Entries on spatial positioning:
▽

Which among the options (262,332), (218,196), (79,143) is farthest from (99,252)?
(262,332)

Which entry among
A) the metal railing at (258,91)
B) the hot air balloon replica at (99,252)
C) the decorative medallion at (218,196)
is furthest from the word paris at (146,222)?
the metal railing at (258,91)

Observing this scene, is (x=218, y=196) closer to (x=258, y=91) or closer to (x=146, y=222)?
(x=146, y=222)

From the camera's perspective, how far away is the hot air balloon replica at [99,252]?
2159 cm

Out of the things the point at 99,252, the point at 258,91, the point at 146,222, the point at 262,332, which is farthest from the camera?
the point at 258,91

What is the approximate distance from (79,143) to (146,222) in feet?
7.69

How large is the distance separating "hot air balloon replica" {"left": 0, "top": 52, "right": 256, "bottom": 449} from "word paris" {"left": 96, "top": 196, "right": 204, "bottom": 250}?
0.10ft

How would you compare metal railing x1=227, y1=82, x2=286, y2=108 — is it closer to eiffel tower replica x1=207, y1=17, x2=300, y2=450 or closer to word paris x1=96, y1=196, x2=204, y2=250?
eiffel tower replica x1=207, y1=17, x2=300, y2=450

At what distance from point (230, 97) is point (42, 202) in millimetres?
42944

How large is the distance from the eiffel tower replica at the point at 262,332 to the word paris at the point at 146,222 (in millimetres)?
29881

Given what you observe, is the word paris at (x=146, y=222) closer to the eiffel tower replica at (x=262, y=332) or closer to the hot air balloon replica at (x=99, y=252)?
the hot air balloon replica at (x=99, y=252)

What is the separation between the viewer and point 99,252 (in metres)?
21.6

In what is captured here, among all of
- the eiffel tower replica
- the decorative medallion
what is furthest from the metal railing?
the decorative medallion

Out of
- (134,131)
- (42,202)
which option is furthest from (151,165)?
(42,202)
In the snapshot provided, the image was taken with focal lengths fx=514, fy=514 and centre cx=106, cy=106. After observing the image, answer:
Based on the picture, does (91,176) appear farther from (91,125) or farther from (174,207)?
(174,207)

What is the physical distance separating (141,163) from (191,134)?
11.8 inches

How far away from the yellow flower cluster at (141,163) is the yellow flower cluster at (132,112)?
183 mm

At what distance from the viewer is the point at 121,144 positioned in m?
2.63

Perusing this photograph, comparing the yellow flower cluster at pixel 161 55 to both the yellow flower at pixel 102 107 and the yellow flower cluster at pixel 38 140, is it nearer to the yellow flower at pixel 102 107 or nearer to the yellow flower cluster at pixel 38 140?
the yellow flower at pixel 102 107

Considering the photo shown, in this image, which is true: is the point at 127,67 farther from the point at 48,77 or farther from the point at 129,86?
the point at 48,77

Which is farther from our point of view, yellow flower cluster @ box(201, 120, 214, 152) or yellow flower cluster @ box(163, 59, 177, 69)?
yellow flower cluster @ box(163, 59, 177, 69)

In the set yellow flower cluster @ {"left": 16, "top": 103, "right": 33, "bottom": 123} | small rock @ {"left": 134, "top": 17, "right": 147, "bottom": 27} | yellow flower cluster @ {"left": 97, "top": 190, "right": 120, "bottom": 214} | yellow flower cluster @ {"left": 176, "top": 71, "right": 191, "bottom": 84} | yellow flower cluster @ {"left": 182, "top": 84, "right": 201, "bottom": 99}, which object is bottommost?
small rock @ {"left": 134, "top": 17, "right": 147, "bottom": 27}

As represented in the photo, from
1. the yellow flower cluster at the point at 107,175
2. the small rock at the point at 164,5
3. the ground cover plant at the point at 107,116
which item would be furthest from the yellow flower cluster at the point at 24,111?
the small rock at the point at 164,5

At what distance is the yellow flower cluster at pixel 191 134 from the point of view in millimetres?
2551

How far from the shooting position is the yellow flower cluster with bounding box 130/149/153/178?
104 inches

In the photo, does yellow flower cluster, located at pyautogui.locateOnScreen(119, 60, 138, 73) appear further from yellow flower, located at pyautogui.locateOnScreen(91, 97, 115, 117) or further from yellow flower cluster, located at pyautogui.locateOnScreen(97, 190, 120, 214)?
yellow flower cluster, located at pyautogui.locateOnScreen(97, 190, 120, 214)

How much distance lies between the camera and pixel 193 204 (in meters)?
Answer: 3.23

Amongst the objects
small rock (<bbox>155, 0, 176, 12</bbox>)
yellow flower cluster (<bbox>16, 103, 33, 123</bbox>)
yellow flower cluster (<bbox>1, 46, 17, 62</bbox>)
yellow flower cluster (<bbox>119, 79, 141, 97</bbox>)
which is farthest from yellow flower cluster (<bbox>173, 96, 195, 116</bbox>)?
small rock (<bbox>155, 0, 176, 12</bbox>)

△
▽

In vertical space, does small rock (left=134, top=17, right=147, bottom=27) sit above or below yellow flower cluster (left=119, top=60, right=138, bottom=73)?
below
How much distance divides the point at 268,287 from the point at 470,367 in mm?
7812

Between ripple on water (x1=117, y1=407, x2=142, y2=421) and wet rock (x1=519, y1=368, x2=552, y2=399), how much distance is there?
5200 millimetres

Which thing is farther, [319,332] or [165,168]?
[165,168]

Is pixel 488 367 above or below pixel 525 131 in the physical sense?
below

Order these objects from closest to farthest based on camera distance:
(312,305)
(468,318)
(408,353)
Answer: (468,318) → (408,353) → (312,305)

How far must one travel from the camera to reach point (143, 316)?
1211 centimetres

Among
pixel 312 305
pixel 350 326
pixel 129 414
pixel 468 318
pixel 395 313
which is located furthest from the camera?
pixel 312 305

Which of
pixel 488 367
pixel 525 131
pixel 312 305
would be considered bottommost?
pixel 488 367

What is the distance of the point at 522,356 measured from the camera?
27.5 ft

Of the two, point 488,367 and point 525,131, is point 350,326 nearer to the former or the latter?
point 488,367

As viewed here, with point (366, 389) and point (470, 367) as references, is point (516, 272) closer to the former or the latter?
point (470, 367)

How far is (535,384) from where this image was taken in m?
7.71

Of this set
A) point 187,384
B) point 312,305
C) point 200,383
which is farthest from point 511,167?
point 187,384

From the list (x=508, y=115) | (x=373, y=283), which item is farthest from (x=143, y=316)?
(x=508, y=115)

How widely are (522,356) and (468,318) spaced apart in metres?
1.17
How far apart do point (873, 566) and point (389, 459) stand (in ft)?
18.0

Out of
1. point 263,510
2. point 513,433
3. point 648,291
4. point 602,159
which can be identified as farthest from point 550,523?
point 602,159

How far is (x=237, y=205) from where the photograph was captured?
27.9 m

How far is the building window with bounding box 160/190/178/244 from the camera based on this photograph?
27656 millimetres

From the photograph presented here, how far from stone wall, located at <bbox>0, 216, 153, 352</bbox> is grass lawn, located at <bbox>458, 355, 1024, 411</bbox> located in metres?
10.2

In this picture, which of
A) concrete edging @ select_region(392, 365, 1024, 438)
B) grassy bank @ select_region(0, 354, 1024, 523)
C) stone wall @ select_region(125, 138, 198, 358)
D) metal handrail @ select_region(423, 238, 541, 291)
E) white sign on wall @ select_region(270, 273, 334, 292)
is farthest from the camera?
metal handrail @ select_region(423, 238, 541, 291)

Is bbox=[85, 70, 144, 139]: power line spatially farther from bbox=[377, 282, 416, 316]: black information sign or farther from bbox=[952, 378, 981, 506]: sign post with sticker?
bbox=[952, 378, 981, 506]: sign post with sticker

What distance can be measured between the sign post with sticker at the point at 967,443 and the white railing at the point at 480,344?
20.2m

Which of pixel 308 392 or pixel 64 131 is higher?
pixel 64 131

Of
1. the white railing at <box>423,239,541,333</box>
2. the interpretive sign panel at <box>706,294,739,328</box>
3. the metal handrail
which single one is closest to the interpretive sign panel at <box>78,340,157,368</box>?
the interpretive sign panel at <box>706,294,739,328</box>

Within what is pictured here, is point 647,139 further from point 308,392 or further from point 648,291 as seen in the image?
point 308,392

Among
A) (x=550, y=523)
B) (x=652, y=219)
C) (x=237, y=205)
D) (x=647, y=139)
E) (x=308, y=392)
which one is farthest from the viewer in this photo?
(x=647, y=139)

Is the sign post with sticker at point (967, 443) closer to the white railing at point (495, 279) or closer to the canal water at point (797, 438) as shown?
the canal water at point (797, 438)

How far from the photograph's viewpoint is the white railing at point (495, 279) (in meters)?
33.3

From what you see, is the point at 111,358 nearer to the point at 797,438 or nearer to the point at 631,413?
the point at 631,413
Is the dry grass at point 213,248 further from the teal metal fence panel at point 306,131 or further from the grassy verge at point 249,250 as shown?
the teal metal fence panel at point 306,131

△
▽

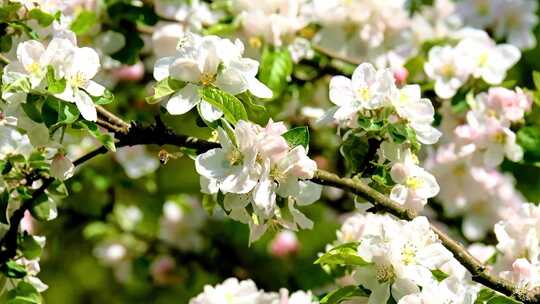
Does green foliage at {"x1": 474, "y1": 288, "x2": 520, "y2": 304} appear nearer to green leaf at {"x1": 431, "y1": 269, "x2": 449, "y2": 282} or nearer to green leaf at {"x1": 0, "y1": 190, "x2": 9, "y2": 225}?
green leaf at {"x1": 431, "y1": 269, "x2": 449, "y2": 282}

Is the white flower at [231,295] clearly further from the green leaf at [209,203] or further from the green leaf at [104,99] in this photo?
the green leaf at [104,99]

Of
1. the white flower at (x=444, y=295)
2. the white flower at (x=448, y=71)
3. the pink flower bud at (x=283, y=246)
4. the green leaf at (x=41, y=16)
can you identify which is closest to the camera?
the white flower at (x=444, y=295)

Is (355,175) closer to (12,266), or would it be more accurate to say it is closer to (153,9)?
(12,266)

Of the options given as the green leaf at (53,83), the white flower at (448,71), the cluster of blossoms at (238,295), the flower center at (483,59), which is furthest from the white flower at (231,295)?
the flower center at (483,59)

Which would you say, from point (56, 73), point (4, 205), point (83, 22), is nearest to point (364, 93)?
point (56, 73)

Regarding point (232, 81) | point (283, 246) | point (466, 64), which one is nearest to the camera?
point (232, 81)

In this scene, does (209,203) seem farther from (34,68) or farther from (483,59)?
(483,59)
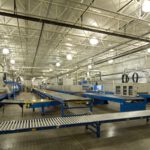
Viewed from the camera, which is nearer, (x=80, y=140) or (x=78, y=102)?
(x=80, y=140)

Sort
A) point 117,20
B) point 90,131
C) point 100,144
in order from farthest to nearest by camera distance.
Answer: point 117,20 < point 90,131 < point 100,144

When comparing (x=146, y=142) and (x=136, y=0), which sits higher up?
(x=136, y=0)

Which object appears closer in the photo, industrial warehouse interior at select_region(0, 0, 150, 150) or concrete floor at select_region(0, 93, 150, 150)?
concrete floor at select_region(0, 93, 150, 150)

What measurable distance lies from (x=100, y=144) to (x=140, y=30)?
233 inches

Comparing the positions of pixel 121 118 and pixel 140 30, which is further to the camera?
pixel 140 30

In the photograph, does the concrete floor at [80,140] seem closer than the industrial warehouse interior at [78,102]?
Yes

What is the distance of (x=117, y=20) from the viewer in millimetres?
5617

△

▶ **REQUIRED TASK**: Return each row above that contains the word "would", copying every one in full.

▶ **RESULT**:
How would you compare metal railing x1=227, y1=82, x2=286, y2=108 — is it closer to eiffel tower replica x1=207, y1=17, x2=300, y2=450 or closer to word paris x1=96, y1=196, x2=204, y2=250?
which item would be furthest from the yellow flower cluster at the point at 24,111?
would be considered bottommost?
Is (355,175) closer to (12,266), or would it be more accurate to say it is closer to (153,9)?
Which would you say, from point (56, 73), point (4, 205), point (83, 22), is nearest to point (364, 93)?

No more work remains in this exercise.